* [TEXT SHOWN]
Release bancolombia/commons-jms

I'm going to share commons-jms with the world, but before I do, I want to make sure:

Coordination

  • The repo is visible to the teams below
  • Discuss licensing or other legal concerns with legal team @mention (when it applies)
  • Evaluate security concerns with security team @mention
  • Request a snazzy logo from creative team @mention
  • Discuss promotion strategy with communications team @mention and marketing @mention

Preparation

  • It has a name that is easy to remember, gives some idea what the project does, and does not conflict with an existing project
  • The repository description includes a link to the project homepage (when it applies)
  • It uses consistent code conventions and clear function/method/variable names
  • The code is clearly commented, documenting intentions and edge cases.
  • The distribution mechanism is as convenient, standard, and low-overhead as possible (Homebrew, Bower, Maven, NuGet, etc.).
  • There are no sensitive materials in the revision history, issues, or pull requests.
  • Code coverage is greater than 80%
  • It uses publicly-accessible continuous integration that integrates with the GitHub status API.
  • correct email is provided as a maintainer contact
  • It includes the correct LICENSE according to license policy
  • It has a CODE_OF_CONDUCT.md created using this guide (https://docs.github.com/es/communities/setting-up-your-project-for-healthy-contributions/adding-a-code-of-conduct-to-your-project)

* [STATED PROBLEM 1] Can you rewrite the stretch of rows from the one containing "Is the point at 211,77" through the end of the rows, substituting "farther" for "further" and leaving everything else unchanged?

* [EXTRACTED INFORMATION]
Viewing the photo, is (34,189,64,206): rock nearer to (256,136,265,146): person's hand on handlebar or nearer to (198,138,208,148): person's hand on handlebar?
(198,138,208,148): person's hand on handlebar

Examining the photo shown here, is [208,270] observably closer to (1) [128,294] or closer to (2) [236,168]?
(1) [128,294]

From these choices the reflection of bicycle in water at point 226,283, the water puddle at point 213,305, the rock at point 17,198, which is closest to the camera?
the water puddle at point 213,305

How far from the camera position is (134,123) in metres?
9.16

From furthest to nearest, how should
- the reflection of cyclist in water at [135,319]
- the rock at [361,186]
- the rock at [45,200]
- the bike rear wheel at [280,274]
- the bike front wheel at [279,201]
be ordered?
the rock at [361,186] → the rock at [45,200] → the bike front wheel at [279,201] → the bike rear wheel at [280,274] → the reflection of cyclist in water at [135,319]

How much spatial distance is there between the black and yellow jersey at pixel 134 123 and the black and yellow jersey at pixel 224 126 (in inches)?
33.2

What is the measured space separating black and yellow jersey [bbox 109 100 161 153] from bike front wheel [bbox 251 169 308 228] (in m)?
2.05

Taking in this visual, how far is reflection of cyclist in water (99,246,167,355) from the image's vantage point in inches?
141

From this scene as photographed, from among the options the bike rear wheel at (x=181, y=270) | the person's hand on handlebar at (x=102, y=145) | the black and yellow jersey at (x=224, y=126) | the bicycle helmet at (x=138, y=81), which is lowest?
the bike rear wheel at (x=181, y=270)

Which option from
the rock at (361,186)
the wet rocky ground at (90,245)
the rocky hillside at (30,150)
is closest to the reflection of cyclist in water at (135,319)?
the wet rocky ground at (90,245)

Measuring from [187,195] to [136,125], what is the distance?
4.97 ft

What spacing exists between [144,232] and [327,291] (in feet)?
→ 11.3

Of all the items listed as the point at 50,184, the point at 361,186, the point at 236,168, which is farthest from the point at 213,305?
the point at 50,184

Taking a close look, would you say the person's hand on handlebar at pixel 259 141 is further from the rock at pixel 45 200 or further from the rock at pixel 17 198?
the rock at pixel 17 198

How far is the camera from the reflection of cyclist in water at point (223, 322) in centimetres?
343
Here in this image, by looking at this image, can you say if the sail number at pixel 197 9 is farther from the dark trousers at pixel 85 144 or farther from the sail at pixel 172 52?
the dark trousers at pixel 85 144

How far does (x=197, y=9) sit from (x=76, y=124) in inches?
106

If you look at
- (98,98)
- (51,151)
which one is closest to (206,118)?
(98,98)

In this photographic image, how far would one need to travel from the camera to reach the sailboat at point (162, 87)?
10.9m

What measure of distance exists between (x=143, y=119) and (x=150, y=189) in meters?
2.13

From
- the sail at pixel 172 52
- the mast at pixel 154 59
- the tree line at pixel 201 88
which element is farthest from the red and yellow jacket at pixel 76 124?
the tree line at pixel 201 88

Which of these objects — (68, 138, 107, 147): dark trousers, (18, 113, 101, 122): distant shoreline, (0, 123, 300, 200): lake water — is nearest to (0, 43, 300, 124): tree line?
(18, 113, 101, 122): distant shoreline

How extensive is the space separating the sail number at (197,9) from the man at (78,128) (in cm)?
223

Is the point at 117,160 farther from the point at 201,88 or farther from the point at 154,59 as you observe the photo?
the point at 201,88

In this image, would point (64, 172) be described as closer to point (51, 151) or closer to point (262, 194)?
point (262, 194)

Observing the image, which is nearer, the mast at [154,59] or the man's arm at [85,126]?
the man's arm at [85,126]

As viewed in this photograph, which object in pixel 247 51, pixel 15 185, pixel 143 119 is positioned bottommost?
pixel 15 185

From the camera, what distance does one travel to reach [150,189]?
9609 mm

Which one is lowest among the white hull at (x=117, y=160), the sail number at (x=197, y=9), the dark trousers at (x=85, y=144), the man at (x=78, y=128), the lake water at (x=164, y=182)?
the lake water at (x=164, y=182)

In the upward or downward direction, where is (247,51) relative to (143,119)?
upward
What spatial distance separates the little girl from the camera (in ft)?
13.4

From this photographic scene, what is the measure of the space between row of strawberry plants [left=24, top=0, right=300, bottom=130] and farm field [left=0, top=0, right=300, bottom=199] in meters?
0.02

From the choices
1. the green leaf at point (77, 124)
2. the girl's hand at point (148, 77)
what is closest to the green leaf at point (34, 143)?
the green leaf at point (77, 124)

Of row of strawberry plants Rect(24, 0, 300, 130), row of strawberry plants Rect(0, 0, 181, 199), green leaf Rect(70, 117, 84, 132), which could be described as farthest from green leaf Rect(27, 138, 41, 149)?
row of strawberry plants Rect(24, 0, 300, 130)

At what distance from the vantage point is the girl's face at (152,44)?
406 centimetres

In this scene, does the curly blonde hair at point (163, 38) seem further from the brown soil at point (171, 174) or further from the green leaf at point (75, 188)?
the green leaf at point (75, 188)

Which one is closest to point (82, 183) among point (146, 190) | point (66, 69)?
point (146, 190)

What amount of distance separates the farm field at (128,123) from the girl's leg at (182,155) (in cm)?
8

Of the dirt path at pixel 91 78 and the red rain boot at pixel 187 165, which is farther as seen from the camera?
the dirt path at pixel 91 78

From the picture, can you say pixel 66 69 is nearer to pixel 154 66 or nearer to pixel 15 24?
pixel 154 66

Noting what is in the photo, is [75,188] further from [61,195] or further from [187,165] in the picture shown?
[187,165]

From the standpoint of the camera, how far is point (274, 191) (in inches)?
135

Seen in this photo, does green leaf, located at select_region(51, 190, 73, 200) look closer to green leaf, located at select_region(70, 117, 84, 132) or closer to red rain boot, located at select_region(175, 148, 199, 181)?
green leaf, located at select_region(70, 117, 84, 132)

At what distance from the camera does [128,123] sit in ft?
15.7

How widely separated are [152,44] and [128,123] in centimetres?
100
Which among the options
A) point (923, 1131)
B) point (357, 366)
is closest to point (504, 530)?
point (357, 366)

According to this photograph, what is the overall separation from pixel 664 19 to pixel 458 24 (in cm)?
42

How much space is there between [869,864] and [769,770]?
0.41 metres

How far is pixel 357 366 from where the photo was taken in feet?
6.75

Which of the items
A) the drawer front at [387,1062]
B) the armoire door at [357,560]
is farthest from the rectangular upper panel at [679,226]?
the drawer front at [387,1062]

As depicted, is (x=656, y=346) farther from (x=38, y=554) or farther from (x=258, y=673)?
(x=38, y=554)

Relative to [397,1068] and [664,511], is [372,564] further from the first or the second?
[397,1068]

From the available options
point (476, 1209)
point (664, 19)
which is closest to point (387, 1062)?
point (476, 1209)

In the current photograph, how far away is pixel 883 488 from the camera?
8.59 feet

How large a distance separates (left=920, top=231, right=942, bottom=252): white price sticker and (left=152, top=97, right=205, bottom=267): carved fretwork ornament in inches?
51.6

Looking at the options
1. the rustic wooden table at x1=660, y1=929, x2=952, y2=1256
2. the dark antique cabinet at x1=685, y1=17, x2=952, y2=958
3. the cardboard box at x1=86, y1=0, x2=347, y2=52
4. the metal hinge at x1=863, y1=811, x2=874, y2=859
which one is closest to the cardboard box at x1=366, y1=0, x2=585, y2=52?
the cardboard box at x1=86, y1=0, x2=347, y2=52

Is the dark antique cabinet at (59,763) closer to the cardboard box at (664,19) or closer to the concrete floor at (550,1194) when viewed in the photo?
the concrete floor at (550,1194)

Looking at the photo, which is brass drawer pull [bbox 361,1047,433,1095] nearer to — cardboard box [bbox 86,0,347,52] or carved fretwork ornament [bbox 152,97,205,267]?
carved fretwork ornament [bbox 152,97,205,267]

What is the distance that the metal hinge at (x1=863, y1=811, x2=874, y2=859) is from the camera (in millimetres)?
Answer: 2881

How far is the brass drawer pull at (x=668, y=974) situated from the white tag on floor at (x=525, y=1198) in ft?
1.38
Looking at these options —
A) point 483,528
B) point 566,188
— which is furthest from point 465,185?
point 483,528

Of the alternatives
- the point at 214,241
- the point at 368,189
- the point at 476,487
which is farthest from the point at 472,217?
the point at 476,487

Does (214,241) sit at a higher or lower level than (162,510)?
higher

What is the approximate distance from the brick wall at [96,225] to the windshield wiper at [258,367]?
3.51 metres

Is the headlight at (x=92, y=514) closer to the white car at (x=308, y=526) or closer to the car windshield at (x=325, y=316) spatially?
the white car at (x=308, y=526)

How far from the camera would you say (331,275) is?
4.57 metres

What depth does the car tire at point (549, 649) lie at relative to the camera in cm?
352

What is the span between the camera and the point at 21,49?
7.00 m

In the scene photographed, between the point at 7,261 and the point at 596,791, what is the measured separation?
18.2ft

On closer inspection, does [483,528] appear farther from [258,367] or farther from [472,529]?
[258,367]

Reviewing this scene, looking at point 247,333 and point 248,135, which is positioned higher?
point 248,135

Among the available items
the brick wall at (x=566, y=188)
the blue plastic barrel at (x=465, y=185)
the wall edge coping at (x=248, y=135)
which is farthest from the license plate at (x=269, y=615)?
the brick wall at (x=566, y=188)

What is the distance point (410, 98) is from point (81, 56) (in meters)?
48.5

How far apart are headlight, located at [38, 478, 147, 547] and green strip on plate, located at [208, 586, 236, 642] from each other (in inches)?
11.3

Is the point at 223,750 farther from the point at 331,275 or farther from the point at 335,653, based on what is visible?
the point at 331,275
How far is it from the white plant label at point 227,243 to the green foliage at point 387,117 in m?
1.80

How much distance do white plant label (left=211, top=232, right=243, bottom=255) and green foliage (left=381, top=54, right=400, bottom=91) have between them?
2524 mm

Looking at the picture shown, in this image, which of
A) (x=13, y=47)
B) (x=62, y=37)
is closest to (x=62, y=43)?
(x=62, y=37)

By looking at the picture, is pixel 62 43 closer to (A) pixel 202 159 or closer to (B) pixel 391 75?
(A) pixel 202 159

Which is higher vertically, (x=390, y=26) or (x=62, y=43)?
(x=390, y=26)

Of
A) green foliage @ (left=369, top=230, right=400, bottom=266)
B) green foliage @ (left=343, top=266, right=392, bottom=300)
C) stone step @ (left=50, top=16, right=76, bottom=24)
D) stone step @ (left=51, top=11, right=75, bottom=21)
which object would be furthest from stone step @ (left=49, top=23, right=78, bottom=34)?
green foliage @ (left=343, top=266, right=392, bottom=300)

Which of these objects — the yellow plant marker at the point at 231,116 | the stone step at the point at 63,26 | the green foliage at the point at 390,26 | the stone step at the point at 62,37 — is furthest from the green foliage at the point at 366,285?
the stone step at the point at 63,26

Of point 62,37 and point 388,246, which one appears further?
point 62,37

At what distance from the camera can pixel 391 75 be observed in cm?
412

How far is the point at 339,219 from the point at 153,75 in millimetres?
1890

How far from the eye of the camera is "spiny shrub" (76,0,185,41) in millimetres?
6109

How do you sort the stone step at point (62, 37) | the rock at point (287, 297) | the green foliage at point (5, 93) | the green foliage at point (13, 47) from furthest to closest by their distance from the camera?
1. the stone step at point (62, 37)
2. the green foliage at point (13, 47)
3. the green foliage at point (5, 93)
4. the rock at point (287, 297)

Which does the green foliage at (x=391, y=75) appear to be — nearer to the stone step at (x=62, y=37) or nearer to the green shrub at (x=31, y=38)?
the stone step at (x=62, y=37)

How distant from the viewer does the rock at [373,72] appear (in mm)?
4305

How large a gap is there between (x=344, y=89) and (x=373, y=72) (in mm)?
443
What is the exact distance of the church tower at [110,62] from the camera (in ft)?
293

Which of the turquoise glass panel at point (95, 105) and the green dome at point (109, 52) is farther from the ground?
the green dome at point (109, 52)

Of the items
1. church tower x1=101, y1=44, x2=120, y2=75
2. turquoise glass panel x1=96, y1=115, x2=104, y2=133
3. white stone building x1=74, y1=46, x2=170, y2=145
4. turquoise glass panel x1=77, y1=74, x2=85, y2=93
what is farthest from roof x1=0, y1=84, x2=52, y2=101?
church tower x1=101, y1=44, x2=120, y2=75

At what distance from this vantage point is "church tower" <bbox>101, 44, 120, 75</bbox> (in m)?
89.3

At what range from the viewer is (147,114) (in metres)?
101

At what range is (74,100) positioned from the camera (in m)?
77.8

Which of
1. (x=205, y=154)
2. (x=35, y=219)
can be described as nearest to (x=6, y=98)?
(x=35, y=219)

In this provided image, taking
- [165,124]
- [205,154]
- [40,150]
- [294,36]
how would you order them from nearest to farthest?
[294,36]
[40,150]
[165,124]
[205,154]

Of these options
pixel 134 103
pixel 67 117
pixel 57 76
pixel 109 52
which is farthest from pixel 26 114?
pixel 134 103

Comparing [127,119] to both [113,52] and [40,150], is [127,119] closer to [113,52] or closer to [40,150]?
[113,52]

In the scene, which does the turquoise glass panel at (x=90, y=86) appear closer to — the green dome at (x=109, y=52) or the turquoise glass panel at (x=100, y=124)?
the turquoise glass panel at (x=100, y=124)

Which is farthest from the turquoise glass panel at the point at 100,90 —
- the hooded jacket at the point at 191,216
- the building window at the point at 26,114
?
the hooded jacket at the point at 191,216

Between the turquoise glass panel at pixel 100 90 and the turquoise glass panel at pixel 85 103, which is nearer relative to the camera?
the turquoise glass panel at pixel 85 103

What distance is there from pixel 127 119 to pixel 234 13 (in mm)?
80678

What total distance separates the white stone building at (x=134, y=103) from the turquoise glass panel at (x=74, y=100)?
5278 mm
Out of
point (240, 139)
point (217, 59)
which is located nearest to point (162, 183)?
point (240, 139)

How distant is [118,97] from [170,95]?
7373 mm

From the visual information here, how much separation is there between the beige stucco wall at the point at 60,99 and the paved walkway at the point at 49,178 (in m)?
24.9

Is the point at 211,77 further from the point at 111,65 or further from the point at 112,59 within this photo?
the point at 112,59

* [STATED PROBLEM 2] Could you pick up the commons-jms release checklist after its last item and carry it forward?

* [WRITTEN REPLY 1]
Is the point at 211,77 farther from the point at 111,65 or farther from the point at 112,59 within this photo?
the point at 112,59

* [WRITTEN REPLY 2]
  • It has a CONTRIBUTING.md based on the template in this repository.
  • A project homepage has been created that includes (when it applies)
    • A reference implementation
    • End user documentation

README.md

  • It starts with a one-line description that explains what the project is about, who might be interested in it, what language its written in, and how it might be different from similar projects.
  • It includes a list of features and limitations.
  • It states the goals and scope of the project to help set expectations and filter proposed changes down the line.
  • It includes the current status (e.g., proof of concept, used in production, active development, orphaned, etc.)
  • It includes a description of the kind of environment required to run the software and instructions for setting it up.
  • It clearly states the external dependencies and directions for installing them.
  • It includes a high-level development roadmap or link to open issues/milestones.
  • It explicitly asks for contributions with a link to CONTRIBUTING.md.
  • It has a License section that states the license.

Preparing to Maintain

  • At least one internal employee is committed to managing community interactions by triaging and responding to issues, giving feedback and merging pull requests
  • The process for releasing a new version is clearly documented
  • At least two internal employees have access to release new versions
  • At least one internal employee is committed to pulling each release into other internal products that depend on this project

Publish the code!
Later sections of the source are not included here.